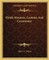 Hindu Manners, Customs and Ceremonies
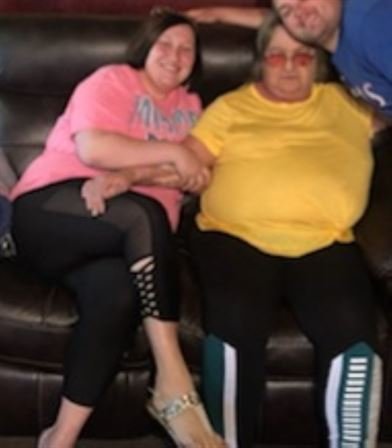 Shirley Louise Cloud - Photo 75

...

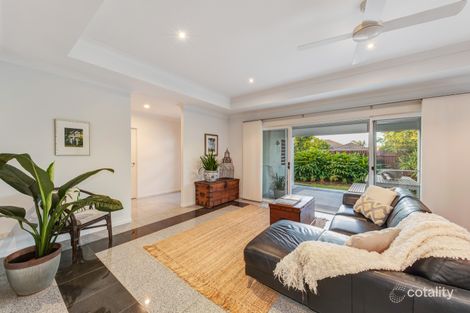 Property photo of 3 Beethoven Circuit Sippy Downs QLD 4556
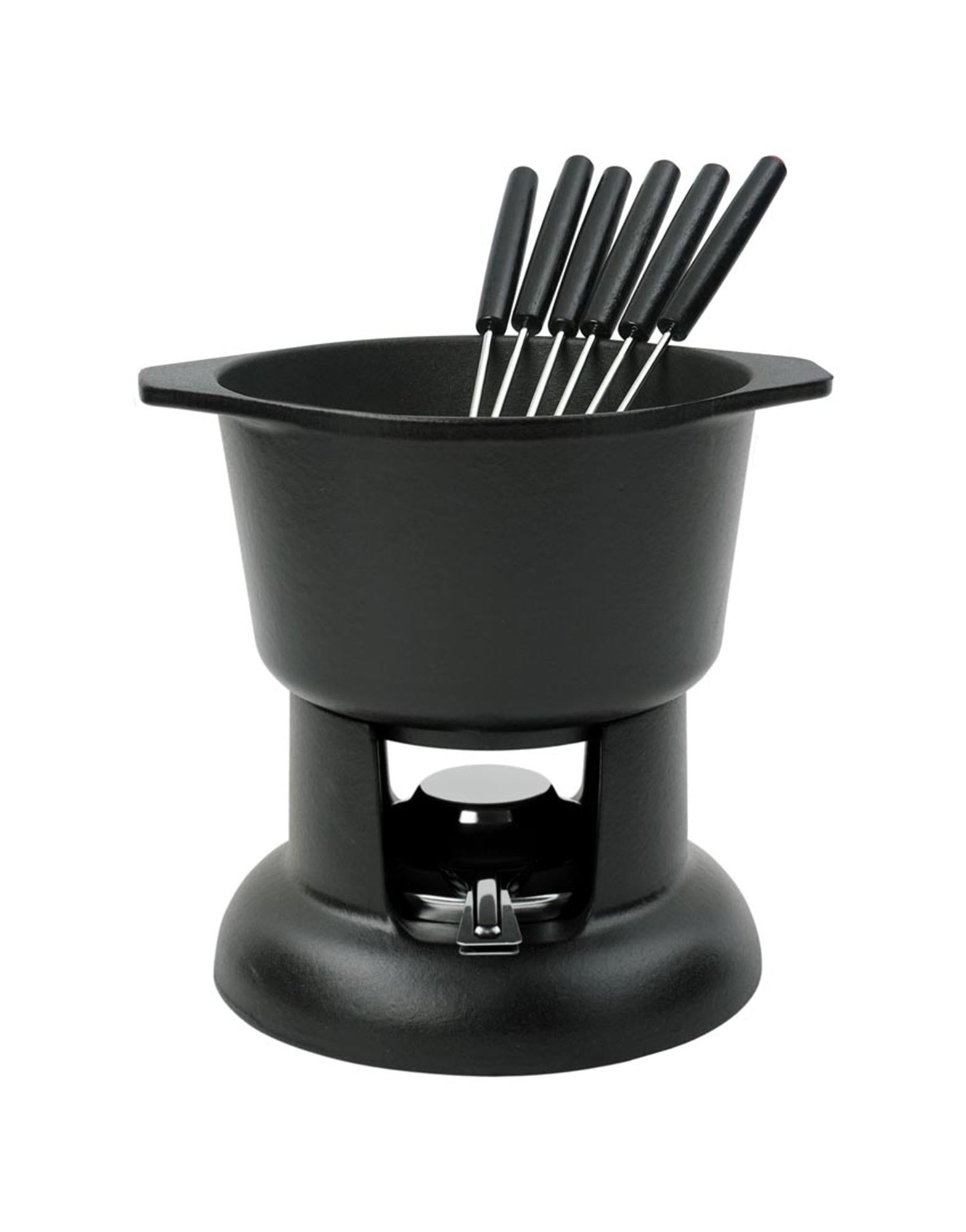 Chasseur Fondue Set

▸ **Directions for this task**
Write out exactly the lines above between the one with "Property photo of" and the one with "Chasseur Fondue Set", inclusive, with pictures left out.

▸ **Response area**
 Property photo of 3 Beethoven Circuit Sippy Downs QLD 4556
 Chasseur Fondue Set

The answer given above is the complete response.